We call upon Parliament to change the law of ‘coming to a nuisance’ to protect established activities with planning permission and local support, and to put on a person arriving into the area full responsibility for accepting that this is part of the character of the area. We also ask Parliament to intervene in this case to reverse the Supreme Court ruling and save stock car racing and speedway at Mildenhall.
Please do not sign this petition if you have already signed the paper version, thank you.


You can't sign this petition because it is now closed. But you can still comment on it here at Repetition.me!

Government Response

The Government responded to this petition on Tuesday 27th May 2014

As this e-petition has received more than 10 000 signatures, the relevant Government department have provided the following response:

The Government cannot comment on or intervene in cases which have been the subject of judicial consideration. The judiciary are constitutionally independent of the Government and to do so would be a breach of this fundamental principle.

We do not propose to make changes to the law of private nuisance as it already enables an appropriate balance to be struck between the protection of an individual’s private rights and the needs of business.

Private nuisance is an age-old common law tort, or civil wrong, which affects a person’s private rights in relation to land. The wrong is committed where an act generally connected with the use or occupation of land causes damage to another person in connection with their use of land, or interference with the enjoyment of their land or of some right connected with that land. This includes causing physical damage to property or injury to the occupier’s health and comfort. A person whose rights are affected by a private nuisance can issue legal proceedings. A civil court will deal with the case and may grant relief such as an injunction or damages if the nuisance is proven.

The law of private nuisance recognises that, in general, every person is entitled to the comfortable and healthy enjoyment of the premises owned or occupied by them. The act of a person’s neighbour will be an actionable nuisance if it materially interferes with the ordinary comfort of that person’s existence when judged by a certain standard. This standard is an objective one based on what is reasonable to the average person. It is also necessary to take account of the circumstances and nature of the locality in which the complainant is living.

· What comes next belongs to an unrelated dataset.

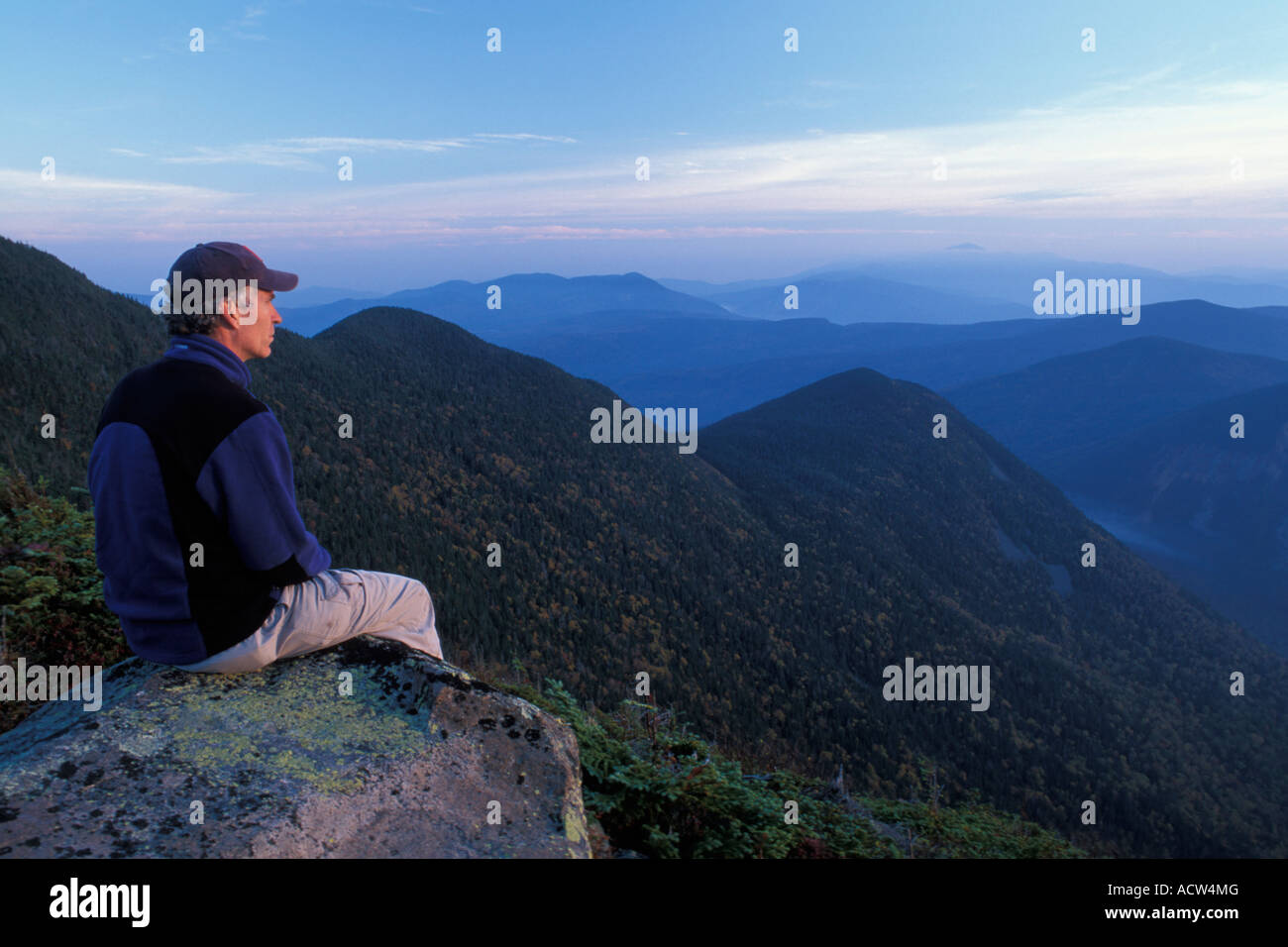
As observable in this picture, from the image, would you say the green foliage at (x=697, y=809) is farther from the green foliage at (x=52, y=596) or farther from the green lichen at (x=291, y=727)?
the green foliage at (x=52, y=596)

Since the late 1800s, it has become well established in case law that once it is established that a particular act amounts to a nuisance it cannot be justified on the basis that the complainant ‘came to the nuisance’. In other words, legal proceedings can be taken in relation to issues that can constitute a nuisance, regardless of whether those circumstances arose before the complainant became the occupier of the affected premises. This principle applies equally between two business occupiers or two residential occupiers as between a resident and a business. However, as stated above, the standard for determining whether an interference with comfort amounts to a nuisance is an objective one and the nature of the locality will be taken into account by the court.

The planning regime has an important role to play in helping to prevent nuisances. Planning policies and decisions should avoid noise from giving rise to significant adverse impacts on health and quality of life as a result of new development, and mitigate and reduce to a minimum other adverse impacts on heath and quality of life arising from noise from new development, including through the use of conditions. However, the grant of planning permission does not license a nuisance and in some cases businesses may need to do more than just comply with their planning conditions to avoid causing a nuisance. Where appropriate, the courts will look at planning decisions and compliance with any planning decisions when assessing whether a nuisance exists.

This e-petition remains open to signatures and will be considered for debate by the Backbench Business Committee should it pass the 100 000 signature threshold.